Deividas wrote:
OK, let assume that a query does return duplicate results. In that case what is the logic behind removing the TOP(10)? The query would return 10 results with duplicates, which could be exactly what I'm expecting so why is that bad in any way?
That's a discussion which has been held a couple of times, so I won't rehash it here
. Our framework from the beginning has been focusing on returning the data you are interested in. So if you do a Take(10) (or in our own api fetch 10 rows), you don't want 10 duplicate rows, but 10 rows. E.g. when you fetch customers with a filter on order, using a join with order, you get duplicate rows. Fetching the customer entities will filter out duplicates. This is done across the board, so also for projections.
The same thing is true for paging. If you page from 1 page to the other, you want actual data, not the same page with duplicate rows.

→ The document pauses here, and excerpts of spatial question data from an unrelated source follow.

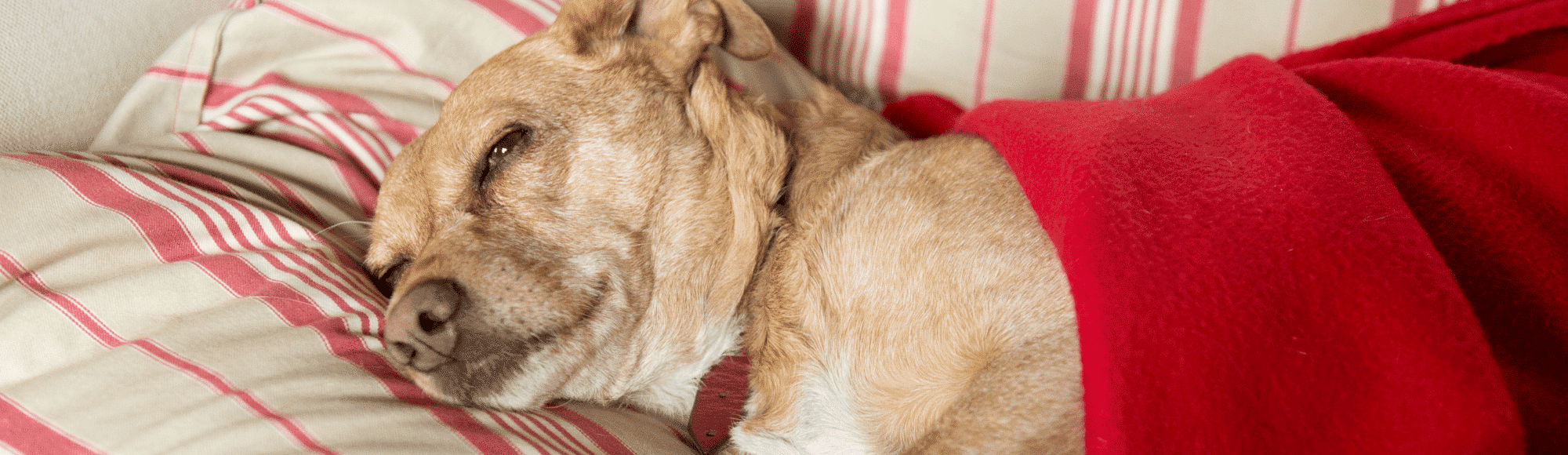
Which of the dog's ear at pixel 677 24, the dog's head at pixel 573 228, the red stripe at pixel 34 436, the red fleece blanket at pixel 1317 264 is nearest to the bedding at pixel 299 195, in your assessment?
the red stripe at pixel 34 436

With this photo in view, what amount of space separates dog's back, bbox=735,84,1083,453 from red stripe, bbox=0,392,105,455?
1.09 m

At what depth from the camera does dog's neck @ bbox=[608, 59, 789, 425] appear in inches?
58.9

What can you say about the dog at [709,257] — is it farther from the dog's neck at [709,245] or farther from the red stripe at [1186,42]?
the red stripe at [1186,42]

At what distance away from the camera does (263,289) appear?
1.42m

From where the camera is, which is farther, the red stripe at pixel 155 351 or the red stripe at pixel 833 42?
the red stripe at pixel 833 42

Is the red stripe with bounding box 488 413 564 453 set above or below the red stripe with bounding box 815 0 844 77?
below

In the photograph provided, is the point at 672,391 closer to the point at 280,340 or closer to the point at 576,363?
the point at 576,363

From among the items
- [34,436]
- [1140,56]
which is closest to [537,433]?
[34,436]

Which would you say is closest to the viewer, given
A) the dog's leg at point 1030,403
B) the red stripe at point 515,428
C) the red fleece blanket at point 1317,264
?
the red fleece blanket at point 1317,264

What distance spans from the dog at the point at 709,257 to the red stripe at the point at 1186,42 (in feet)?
2.87

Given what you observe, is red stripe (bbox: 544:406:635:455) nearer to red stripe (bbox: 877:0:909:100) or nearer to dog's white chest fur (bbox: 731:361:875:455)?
dog's white chest fur (bbox: 731:361:875:455)

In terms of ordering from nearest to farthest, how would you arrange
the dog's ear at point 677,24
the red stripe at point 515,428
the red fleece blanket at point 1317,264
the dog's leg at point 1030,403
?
the red fleece blanket at point 1317,264, the dog's leg at point 1030,403, the red stripe at point 515,428, the dog's ear at point 677,24

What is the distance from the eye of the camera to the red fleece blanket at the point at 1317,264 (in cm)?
90

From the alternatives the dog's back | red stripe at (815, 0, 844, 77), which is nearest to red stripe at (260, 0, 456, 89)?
red stripe at (815, 0, 844, 77)
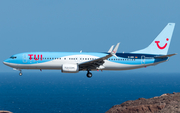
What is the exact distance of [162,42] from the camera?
56.9 metres

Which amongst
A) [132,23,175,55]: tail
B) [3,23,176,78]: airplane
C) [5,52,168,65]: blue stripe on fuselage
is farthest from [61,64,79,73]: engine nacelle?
[132,23,175,55]: tail

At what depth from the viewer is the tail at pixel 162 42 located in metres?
56.2

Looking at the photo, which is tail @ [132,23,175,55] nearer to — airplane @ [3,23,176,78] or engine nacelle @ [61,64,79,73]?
airplane @ [3,23,176,78]

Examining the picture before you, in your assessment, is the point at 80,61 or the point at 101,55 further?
the point at 101,55

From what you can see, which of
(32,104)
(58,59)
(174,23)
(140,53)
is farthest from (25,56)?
(32,104)

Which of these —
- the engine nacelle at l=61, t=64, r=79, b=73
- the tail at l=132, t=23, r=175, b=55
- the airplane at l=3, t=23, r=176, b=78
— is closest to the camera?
the engine nacelle at l=61, t=64, r=79, b=73

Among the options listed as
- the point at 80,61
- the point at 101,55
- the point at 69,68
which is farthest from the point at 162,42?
the point at 69,68

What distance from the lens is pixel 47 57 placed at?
49.8m

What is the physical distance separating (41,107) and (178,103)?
118755mm

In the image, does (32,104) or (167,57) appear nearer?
(167,57)

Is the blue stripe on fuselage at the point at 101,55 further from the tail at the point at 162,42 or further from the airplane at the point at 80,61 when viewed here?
the tail at the point at 162,42

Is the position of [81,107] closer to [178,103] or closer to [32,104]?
[32,104]

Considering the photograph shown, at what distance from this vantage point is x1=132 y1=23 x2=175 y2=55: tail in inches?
2213

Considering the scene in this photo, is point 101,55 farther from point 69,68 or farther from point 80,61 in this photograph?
point 69,68
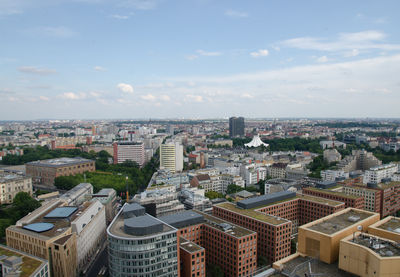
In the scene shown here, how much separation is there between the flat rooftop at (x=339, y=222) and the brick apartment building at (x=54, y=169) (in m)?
54.3

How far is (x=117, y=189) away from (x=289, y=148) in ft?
232

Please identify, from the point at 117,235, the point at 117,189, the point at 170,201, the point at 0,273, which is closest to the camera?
the point at 117,235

As paging on the server side requires that the set which is paged has unique rows (otherwise it doesn't work), the query has to make sure there are unique rows. This requires Distinct.
This means that to do a server side limit, it has to be sure there are no duplicate rows. If distinct hasn't been specified (which is the case in a Linq query for example), and joins are in the query, it can't guarantee that the set has unique rows, so it will switch to client-side limiting and distinct filtering. Specifying Distinct() makes this work. Client-side filtering/limiting uses the datareader to filter/limit rows, and fetches 1 row at a time from the datareader, so it doesn't fetch the complete set.
Your query could result in duplicates:
select customerid from customers join orders on customers.customerid = orders.customerid
gives duplicate customerids, because the join is a 1:n.
This behavior is in our framework for many years and therefore we can't (and actually we won't) change it. We wont change it because it's consistent with the entity fetch logic we have.
However, as some of you want to get duplicate rows with a take, page (I really have no idea why on earth one wants that, but alas... ), we'll add a feature to 3.1 which allows you to define the behavior of distinct in limited projections (like Take(), paging). In practice this won't be something you'd need however, as the data will be used somewhere and if you have to deal with duplicate rows (which have no meaning. If you want to count things, run a groupby with count), this always leads to unwanted behavior: the duplicate data has no meaning, it's the same as the other data already read.